> TEXT PASSAGE:
This is the problem: if you want to sort a file that is tab-delimited (and some of the filelds contain spaces), then you must explicitly tell sort to use TABS as the field separator, otherwise it will use any whitespace character. For functions such as cut and paste, this can be done like so:

cut -f 1 -d '\t' file

where -f specifies the field number and -d specifies the field seperator.

> MATERIAL SHOWN:
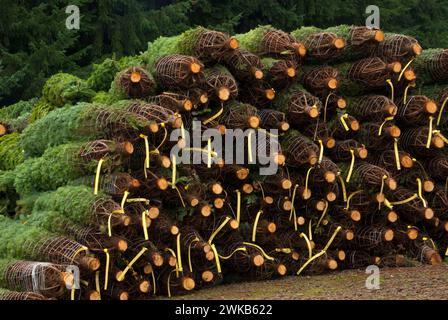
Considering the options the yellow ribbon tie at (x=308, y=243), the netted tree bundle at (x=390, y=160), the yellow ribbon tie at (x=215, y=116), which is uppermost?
the yellow ribbon tie at (x=215, y=116)

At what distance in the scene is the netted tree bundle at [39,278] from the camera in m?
6.53

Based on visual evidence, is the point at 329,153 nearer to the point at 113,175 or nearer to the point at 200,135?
the point at 200,135

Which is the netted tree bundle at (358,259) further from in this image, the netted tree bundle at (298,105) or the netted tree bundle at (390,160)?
the netted tree bundle at (298,105)

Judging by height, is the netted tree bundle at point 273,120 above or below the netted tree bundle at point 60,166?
above

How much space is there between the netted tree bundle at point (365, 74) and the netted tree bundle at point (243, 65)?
3.58 ft

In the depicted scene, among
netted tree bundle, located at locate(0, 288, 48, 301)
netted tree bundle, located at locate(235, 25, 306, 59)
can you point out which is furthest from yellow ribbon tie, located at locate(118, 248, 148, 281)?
netted tree bundle, located at locate(235, 25, 306, 59)

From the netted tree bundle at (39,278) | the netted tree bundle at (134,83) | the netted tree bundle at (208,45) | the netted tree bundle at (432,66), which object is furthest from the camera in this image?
the netted tree bundle at (432,66)

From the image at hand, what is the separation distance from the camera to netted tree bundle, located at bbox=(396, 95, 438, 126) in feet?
29.7

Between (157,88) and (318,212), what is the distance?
2038 mm

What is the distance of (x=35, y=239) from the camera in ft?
23.1

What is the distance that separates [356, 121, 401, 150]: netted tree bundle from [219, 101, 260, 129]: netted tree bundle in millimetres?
1357

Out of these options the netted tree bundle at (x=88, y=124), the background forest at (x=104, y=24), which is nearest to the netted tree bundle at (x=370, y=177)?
the netted tree bundle at (x=88, y=124)

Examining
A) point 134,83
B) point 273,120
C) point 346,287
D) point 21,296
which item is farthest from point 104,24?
point 21,296

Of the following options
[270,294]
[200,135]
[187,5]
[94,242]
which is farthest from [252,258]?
[187,5]
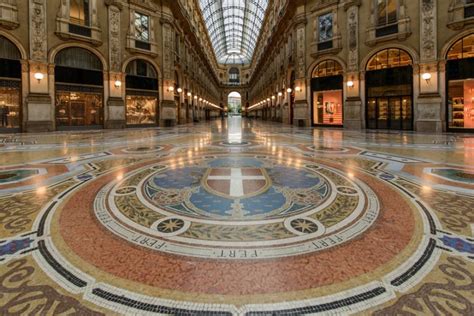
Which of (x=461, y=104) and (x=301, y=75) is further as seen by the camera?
(x=301, y=75)

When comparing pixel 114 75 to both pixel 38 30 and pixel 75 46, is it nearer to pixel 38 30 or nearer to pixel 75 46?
pixel 75 46

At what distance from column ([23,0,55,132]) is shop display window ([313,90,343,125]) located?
2054 cm

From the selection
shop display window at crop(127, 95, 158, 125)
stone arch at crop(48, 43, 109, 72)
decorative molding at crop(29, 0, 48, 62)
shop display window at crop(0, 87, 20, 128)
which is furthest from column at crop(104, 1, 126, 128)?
shop display window at crop(0, 87, 20, 128)

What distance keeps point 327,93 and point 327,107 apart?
3.96 feet

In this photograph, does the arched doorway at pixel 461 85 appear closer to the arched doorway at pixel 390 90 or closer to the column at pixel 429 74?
the column at pixel 429 74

> TASK INSTRUCTIONS: Continue the passage about sorting tab-delimited files, starting right after its last sentence.

> WRITTEN ANSWER:
The sort command uses the -t flag instead. So one would think that this would work:

#INCORRECT
sort -k 2 -t '\t' file

where -k specifies the field number and -t specifies the field separator
Unfortunately this does not work, because sort won’t accept ‘\t’, since it treats it as a multi-byte character. The solution is to place a $ before it, like so:

#CORRECT
sort -k 2 -t $'\t' file

The dollar sign tells bash to use ANSI-C quoting
From: http://tldp.org/LDP/Bash-Beginners-Guide/html/sect_03_03.html

3.3.5. ANSI-C quoting

Words in the form “$’STRING’” are treated in a special way. The word expands to a string, with backslash-escaped characters replaced as specified by the ANSI-C standard. Backslash escape sequences can be found in the Bash documentation.

So now I have the answer for myself the next time the problem arises. I hope someone else benefits as well.